* What you should do *
Repeat the data below exactly. Include each line.

* Available data *
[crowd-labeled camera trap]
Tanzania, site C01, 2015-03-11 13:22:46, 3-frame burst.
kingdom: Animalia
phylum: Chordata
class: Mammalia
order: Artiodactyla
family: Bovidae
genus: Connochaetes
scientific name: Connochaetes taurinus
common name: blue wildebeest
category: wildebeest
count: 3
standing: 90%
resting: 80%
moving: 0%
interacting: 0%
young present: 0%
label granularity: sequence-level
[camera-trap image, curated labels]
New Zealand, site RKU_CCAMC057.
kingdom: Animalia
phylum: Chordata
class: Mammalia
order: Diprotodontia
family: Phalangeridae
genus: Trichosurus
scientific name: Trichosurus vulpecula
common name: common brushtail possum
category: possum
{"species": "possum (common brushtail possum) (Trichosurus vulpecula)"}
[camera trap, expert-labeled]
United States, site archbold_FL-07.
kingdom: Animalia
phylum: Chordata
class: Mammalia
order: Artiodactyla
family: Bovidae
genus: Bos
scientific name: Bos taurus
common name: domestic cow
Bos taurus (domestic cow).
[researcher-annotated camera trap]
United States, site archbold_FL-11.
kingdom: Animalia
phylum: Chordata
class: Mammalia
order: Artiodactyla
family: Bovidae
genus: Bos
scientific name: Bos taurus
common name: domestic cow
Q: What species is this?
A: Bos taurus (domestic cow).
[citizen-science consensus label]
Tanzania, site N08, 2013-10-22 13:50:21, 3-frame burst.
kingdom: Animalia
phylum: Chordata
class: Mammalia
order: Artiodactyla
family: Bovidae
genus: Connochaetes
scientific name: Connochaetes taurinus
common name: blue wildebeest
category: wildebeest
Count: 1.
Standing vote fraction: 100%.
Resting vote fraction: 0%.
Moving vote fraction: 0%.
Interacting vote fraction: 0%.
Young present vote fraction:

* Solution below *
[crowd-labeled camera trap]
Tanzania, site C01, 2015-03-11 13:22:46, 3-frame burst.
kingdom: Animalia
phylum: Chordata
class: Mammalia
order: Artiodactyla
family: Bovidae
genus: Connochaetes
scientific name: Connochaetes taurinus
common name: blue wildebeest
category: wildebeest
count: 3
standing: 90%
resting: 80%
moving: 0%
interacting: 0%
young present: 0%
label granularity: sequence-level
[camera-trap image, curated labels]
New Zealand, site RKU_CCAMC057.
kingdom: Animalia
phylum: Chordata
class: Mammalia
order: Diprotodontia
family: Phalangeridae
genus: Trichosurus
scientific name: Trichosurus vulpecula
common name: common brushtail possum
category: possum
{"species": "possum (common brushtail possum) (Trichosurus vulpecula)"}
[camera trap, expert-labeled]
United States, site archbold_FL-07.
kingdom: Animalia
phylum: Chordata
class: Mammalia
order: Artiodactyla
family: Bovidae
genus: Bos
scientific name: Bos taurus
common name: domestic cow
Bos taurus (domestic cow).
[researcher-annotated camera trap]
United States, site archbold_FL-11.
kingdom: Animalia
phylum: Chordata
class: Mammalia
order: Artiodactyla
family: Bovidae
genus: Bos
scientific name: Bos taurus
common name: domestic cow
Q: What species is this?
A: Bos taurus (domestic cow).
[citizen-science consensus label]
Tanzania, site N08, 2013-10-22 13:50:21, 3-frame burst.
kingdom: Animalia
phylum: Chordata
class: Mammalia
order: Artiodactyla
family: Bovidae
genus: Connochaetes
scientific name: Connochaetes taurinus
common name: blue wildebeest
category: wildebeest
Count: 1.
Standing vote fraction: 100%.
Resting vote fraction: 0%.
Moving vote fraction: 0%.
Interacting vote fraction: 0%.
Young present vote fraction:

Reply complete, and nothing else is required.